§ **Given task**: Rewrite the stretch of entries from the line containing "Looking at the objects in the photo, is" through the line containing "the rock formation at (x=4, y=19) <", changing "objects" to "items" and leaving everything else unchanged.

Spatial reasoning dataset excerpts
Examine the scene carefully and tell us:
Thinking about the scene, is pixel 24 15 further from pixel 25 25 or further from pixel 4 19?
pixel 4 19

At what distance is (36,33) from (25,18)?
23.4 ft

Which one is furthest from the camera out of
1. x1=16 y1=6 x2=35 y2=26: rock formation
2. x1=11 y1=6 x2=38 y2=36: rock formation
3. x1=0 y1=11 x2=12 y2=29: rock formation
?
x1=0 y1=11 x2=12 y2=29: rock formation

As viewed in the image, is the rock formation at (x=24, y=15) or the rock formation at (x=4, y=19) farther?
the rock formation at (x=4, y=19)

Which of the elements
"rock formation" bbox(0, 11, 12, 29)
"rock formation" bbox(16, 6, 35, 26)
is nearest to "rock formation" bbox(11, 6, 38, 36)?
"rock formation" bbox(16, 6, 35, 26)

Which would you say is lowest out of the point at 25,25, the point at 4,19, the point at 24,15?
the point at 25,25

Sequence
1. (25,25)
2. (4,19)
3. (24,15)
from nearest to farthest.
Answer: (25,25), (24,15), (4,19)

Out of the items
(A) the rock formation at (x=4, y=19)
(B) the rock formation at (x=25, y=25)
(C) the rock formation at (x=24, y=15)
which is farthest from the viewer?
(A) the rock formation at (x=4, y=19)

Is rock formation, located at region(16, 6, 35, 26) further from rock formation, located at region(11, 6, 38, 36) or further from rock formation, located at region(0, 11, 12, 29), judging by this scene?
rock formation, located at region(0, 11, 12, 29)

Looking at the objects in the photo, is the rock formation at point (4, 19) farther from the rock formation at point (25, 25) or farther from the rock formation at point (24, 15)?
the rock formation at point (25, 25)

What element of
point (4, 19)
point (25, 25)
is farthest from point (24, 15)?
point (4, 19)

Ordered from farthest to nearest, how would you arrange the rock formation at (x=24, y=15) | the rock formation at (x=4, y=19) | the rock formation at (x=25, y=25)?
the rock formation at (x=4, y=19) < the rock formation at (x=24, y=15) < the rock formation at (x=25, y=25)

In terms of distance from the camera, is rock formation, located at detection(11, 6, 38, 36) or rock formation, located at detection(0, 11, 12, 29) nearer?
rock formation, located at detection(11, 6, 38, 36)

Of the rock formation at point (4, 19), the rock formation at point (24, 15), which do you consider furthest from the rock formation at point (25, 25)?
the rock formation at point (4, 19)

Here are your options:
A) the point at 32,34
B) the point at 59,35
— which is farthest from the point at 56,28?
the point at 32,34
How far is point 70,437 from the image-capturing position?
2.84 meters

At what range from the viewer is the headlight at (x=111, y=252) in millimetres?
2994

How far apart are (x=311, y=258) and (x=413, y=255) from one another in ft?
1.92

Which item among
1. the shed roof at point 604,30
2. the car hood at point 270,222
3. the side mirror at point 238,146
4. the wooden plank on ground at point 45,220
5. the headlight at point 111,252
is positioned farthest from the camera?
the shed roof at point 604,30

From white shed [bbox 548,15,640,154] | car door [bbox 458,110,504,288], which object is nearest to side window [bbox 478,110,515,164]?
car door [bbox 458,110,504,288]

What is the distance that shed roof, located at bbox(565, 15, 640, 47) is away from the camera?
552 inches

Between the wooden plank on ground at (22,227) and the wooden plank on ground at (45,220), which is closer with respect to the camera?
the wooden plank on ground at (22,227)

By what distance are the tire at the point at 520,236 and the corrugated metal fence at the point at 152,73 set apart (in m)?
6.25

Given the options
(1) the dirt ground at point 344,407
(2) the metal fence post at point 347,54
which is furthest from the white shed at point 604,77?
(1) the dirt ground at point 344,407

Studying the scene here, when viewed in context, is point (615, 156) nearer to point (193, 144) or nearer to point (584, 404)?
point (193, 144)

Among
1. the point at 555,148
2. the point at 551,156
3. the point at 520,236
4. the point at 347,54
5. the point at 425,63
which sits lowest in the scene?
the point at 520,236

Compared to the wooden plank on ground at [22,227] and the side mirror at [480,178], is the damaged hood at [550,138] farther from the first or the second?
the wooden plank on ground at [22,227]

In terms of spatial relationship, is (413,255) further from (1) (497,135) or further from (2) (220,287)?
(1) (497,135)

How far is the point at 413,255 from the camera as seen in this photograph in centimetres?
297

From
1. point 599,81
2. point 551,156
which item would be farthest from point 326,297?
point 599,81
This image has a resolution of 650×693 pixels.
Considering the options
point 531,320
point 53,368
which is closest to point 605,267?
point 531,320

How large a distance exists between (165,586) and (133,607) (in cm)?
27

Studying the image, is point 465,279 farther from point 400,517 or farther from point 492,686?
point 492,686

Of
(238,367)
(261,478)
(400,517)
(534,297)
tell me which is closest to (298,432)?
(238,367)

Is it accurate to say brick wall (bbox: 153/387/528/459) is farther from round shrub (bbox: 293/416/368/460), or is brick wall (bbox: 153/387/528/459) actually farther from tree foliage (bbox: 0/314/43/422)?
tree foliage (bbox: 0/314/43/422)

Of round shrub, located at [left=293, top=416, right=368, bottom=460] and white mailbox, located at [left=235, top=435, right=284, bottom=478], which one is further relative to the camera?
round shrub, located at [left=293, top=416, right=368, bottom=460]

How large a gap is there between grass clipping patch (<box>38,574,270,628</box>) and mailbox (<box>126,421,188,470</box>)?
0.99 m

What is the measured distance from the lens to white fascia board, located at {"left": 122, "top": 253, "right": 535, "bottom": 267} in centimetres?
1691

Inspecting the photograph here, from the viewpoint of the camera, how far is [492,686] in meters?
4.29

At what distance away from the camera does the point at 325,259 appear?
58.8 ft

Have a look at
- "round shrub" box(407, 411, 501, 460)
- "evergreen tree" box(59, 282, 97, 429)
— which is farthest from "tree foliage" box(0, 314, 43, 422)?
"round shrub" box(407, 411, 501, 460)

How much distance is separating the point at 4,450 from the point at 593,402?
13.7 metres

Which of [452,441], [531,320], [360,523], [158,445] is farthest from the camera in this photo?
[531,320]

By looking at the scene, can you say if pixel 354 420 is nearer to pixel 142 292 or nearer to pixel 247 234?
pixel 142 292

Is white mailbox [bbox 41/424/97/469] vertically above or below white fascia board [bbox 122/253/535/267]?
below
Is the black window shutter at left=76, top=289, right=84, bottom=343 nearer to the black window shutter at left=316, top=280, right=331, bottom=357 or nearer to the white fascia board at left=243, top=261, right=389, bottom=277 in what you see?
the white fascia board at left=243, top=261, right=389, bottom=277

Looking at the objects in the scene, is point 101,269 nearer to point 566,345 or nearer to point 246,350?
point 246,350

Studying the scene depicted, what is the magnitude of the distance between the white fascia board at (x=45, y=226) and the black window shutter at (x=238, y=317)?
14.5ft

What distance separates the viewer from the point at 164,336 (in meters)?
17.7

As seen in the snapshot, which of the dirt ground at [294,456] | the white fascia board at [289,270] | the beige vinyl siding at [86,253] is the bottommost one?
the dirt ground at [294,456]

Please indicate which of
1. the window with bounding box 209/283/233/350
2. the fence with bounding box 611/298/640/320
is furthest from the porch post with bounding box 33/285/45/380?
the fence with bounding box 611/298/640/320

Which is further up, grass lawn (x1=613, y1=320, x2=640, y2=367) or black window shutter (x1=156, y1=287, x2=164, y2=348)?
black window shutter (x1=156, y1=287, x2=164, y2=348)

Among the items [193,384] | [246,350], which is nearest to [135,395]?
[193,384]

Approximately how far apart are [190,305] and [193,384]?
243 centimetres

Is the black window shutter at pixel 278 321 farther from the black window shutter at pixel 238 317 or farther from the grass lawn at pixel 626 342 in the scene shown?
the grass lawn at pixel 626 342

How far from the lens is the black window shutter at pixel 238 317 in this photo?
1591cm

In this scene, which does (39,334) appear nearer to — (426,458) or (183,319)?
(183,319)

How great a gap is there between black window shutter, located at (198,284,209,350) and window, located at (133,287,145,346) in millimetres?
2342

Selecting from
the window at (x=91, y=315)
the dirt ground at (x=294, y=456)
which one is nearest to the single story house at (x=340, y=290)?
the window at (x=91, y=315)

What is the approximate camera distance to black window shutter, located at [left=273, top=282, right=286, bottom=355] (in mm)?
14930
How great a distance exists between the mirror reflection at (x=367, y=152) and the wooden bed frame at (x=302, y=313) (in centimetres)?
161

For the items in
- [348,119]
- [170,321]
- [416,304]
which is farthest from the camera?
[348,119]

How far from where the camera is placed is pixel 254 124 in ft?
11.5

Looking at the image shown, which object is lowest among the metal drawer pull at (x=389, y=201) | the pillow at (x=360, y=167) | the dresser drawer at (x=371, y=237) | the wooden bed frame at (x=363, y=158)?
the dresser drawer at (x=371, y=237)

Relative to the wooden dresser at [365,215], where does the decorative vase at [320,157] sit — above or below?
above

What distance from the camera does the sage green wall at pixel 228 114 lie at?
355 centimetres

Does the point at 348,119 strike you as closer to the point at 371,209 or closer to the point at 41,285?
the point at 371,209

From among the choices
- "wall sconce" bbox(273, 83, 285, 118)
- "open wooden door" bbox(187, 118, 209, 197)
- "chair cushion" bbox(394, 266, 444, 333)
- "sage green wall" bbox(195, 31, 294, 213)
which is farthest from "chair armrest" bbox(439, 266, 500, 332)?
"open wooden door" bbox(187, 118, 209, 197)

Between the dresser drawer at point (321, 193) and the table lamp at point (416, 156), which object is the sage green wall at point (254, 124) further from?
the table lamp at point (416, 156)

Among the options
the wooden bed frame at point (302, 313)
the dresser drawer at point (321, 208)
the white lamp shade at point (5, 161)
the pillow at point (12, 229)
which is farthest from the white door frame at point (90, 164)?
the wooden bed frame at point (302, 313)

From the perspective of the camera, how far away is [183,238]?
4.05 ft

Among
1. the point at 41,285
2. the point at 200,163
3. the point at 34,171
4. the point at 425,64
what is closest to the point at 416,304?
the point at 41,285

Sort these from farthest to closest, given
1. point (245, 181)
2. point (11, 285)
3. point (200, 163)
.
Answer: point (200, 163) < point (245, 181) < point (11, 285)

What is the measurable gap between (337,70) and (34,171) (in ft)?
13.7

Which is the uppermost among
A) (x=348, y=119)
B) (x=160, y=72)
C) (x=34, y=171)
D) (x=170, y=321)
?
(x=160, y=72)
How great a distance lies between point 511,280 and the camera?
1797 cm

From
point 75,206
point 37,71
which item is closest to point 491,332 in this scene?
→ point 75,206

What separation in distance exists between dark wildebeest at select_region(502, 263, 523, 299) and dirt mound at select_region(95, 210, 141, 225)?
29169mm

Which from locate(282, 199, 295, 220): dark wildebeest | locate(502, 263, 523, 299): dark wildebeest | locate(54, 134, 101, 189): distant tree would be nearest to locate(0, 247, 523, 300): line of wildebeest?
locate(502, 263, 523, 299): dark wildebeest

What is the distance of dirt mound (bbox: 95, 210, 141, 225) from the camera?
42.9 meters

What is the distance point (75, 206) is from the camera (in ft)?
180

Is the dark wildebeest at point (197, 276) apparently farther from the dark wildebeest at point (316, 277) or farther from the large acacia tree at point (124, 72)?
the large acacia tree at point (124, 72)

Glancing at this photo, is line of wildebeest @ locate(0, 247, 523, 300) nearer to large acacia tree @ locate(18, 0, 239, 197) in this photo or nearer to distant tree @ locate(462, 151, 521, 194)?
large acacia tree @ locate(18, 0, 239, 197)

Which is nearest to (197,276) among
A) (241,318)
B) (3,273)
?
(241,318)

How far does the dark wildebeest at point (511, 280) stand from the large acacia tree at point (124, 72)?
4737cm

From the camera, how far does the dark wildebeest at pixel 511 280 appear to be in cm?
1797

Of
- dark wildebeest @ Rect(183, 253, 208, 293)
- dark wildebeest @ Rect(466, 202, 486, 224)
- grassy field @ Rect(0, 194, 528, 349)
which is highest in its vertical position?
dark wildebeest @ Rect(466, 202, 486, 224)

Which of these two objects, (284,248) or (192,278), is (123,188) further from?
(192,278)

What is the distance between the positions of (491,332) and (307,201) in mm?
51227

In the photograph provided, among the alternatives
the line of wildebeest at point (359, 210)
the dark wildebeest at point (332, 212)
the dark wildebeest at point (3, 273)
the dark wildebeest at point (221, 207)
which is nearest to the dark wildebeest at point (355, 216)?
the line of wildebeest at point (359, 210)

§ **Exercise output**:
Looking at the items in the photo, is the rock formation at point (4, 19) farther from the rock formation at point (25, 25) or farther from the rock formation at point (24, 15)?
the rock formation at point (25, 25)

What element of
point (4, 19)
point (25, 25)
is farthest from point (24, 15)?
point (4, 19)

Ordered from farthest to nearest, how would you arrange the rock formation at (x=24, y=15) | the rock formation at (x=4, y=19) | the rock formation at (x=25, y=25)?
the rock formation at (x=4, y=19) < the rock formation at (x=24, y=15) < the rock formation at (x=25, y=25)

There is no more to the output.